RECORD LIST:
━━━━━━━━━━━━━━━━

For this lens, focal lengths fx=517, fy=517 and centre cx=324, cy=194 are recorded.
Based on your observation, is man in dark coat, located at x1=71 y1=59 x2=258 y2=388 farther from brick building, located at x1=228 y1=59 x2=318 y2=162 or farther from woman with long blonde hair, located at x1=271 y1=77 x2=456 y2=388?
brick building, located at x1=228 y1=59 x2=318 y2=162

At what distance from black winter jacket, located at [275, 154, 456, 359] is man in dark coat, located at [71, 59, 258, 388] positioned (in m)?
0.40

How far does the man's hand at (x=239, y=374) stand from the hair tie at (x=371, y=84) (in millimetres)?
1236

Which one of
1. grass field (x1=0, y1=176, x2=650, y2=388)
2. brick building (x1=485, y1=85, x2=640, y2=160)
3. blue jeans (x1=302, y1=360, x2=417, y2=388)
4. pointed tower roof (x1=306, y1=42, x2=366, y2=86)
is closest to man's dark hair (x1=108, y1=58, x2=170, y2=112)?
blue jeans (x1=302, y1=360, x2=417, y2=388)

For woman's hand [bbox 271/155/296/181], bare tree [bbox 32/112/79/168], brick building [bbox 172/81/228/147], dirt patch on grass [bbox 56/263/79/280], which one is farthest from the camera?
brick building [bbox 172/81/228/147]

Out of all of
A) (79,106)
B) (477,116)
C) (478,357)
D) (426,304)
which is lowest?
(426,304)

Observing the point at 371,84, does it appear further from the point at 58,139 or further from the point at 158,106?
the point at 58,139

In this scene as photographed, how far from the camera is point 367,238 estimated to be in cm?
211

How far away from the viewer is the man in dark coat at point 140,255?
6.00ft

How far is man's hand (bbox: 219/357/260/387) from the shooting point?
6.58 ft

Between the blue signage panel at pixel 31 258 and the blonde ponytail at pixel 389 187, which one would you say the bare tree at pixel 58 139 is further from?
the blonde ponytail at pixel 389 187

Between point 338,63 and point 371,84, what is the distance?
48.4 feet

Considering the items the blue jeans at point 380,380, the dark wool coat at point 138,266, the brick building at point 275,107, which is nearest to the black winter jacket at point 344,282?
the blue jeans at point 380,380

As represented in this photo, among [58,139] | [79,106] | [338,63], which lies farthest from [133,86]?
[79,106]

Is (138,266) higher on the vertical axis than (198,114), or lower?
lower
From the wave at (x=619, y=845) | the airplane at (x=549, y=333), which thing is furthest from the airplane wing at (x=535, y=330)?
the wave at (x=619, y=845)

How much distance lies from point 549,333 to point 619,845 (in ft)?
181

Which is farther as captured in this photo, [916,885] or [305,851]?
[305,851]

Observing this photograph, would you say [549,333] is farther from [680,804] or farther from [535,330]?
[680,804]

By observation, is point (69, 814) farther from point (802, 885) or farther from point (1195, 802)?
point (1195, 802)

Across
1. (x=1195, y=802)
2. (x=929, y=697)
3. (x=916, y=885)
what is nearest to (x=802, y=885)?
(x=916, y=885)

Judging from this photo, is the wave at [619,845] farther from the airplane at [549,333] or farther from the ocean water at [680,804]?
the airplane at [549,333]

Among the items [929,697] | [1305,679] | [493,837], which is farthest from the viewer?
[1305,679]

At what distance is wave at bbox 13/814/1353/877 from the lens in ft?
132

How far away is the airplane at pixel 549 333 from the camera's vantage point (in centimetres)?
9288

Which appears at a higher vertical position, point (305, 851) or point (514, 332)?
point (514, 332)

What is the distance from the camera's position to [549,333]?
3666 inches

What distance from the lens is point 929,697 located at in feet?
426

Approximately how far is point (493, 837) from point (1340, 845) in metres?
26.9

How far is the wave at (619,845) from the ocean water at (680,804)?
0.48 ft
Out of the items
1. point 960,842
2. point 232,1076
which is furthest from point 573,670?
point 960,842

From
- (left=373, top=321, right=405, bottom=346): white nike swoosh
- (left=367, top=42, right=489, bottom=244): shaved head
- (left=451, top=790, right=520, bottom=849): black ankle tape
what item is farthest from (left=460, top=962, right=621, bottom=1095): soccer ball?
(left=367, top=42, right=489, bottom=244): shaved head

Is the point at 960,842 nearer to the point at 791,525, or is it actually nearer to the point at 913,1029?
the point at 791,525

━━━━━━━━━━━━━━━━

AIM:
Give all of the data above as a JSON list of strings, with one string for each line and the blank lines left out.

SOLVED PROBLEM:
[
  "For this lens, focal lengths fx=517, fy=517 and centre cx=324, cy=194 are recorded.",
  "Based on your observation, is man in dark coat, located at x1=71 y1=59 x2=258 y2=388 farther from brick building, located at x1=228 y1=59 x2=318 y2=162 or farther from woman with long blonde hair, located at x1=271 y1=77 x2=456 y2=388?",
  "brick building, located at x1=228 y1=59 x2=318 y2=162",
  "At what distance from black winter jacket, located at [275, 154, 456, 359] is man in dark coat, located at [71, 59, 258, 388] positioned (in m)?",
  "0.40",
  "How far does the man's hand at (x=239, y=374) stand from the hair tie at (x=371, y=84) (in millimetres)?",
  "1236",
  "Which one of",
  "1. grass field (x1=0, y1=176, x2=650, y2=388)",
  "2. brick building (x1=485, y1=85, x2=640, y2=160)",
  "3. blue jeans (x1=302, y1=360, x2=417, y2=388)",
  "4. pointed tower roof (x1=306, y1=42, x2=366, y2=86)",
  "is closest to man's dark hair (x1=108, y1=58, x2=170, y2=112)?",
  "blue jeans (x1=302, y1=360, x2=417, y2=388)",
  "For woman's hand [bbox 271/155/296/181], bare tree [bbox 32/112/79/168], brick building [bbox 172/81/228/147], dirt patch on grass [bbox 56/263/79/280], which one is farthest from the camera?",
  "brick building [bbox 172/81/228/147]",
  "Out of all of",
  "A) (79,106)",
  "B) (477,116)",
  "C) (478,357)",
  "D) (426,304)",
  "which is lowest?",
  "(426,304)",
  "Observing the point at 371,84, does it appear further from the point at 58,139 or further from the point at 158,106?",
  "the point at 58,139",
  "In this scene as photographed, how far from the camera is point 367,238 estimated to be in cm?",
  "211",
  "How far away from the viewer is the man in dark coat at point 140,255?",
  "6.00ft",
  "How far is man's hand (bbox: 219/357/260/387) from the shooting point?",
  "6.58 ft",
  "Between the blue signage panel at pixel 31 258 and the blonde ponytail at pixel 389 187, which one would you say the bare tree at pixel 58 139 is further from?",
  "the blonde ponytail at pixel 389 187",
  "Between point 338,63 and point 371,84, what is the distance?",
  "48.4 feet",
  "Considering the items the blue jeans at point 380,380, the dark wool coat at point 138,266, the brick building at point 275,107, which is nearest to the black winter jacket at point 344,282?",
  "the blue jeans at point 380,380",
  "As represented in this photo, among [58,139] | [79,106] | [338,63], which lies farthest from [133,86]?",
  "[79,106]",
  "Is (138,266) higher on the vertical axis than (198,114), or lower?",
  "lower",
  "From the wave at (x=619, y=845) | the airplane at (x=549, y=333), which thing is furthest from the airplane wing at (x=535, y=330)?",
  "the wave at (x=619, y=845)",
  "How much distance lies from point 549,333 to point 619,845 (in ft)?",
  "181",
  "Which is farther as captured in this photo, [916,885] or [305,851]?",
  "[305,851]",
  "Observing this photograph, would you say [549,333] is farther from [680,804] or farther from [535,330]?",
  "[680,804]",
  "By observation, is point (69, 814) farther from point (802, 885) or farther from point (1195, 802)?",
  "point (1195, 802)",
  "Across",
  "1. (x=1195, y=802)",
  "2. (x=929, y=697)",
  "3. (x=916, y=885)",
  "what is nearest to (x=802, y=885)?",
  "(x=916, y=885)",
  "Judging from this photo, is the wave at [619,845] farther from the airplane at [549,333] or farther from the ocean water at [680,804]?",
  "the airplane at [549,333]",
  "Among the items [929,697] | [1305,679] | [493,837], which is farthest from the viewer?",
  "[1305,679]",
  "At what distance is wave at bbox 13/814/1353/877 from the lens in ft?",
  "132",
  "How far away is the airplane at pixel 549 333 from the camera's vantage point (in centimetres)?",
  "9288",
  "Which appears at a higher vertical position, point (305, 851) or point (514, 332)?",
  "point (514, 332)",
  "What is the distance from the camera's position to [549,333]?",
  "3666 inches",
  "What distance from the lens is point 929,697 located at in feet?",
  "426",
  "Approximately how far is point (493, 837) from point (1340, 845) in metres?",
  "26.9",
  "How far is the wave at (619,845) from the ocean water at (680,804)?",
  "0.48 ft",
  "Out of the items",
  "1. point 960,842",
  "2. point 232,1076",
  "which is furthest from point 573,670?",
  "point 960,842",
  "From",
  "- (left=373, top=321, right=405, bottom=346): white nike swoosh",
  "- (left=367, top=42, right=489, bottom=244): shaved head",
  "- (left=451, top=790, right=520, bottom=849): black ankle tape",
  "what item is farthest from (left=460, top=962, right=621, bottom=1095): soccer ball?",
  "(left=367, top=42, right=489, bottom=244): shaved head",
  "Is the point at 960,842 nearer to the point at 791,525, or is it actually nearer to the point at 913,1029?",
  "the point at 791,525"
]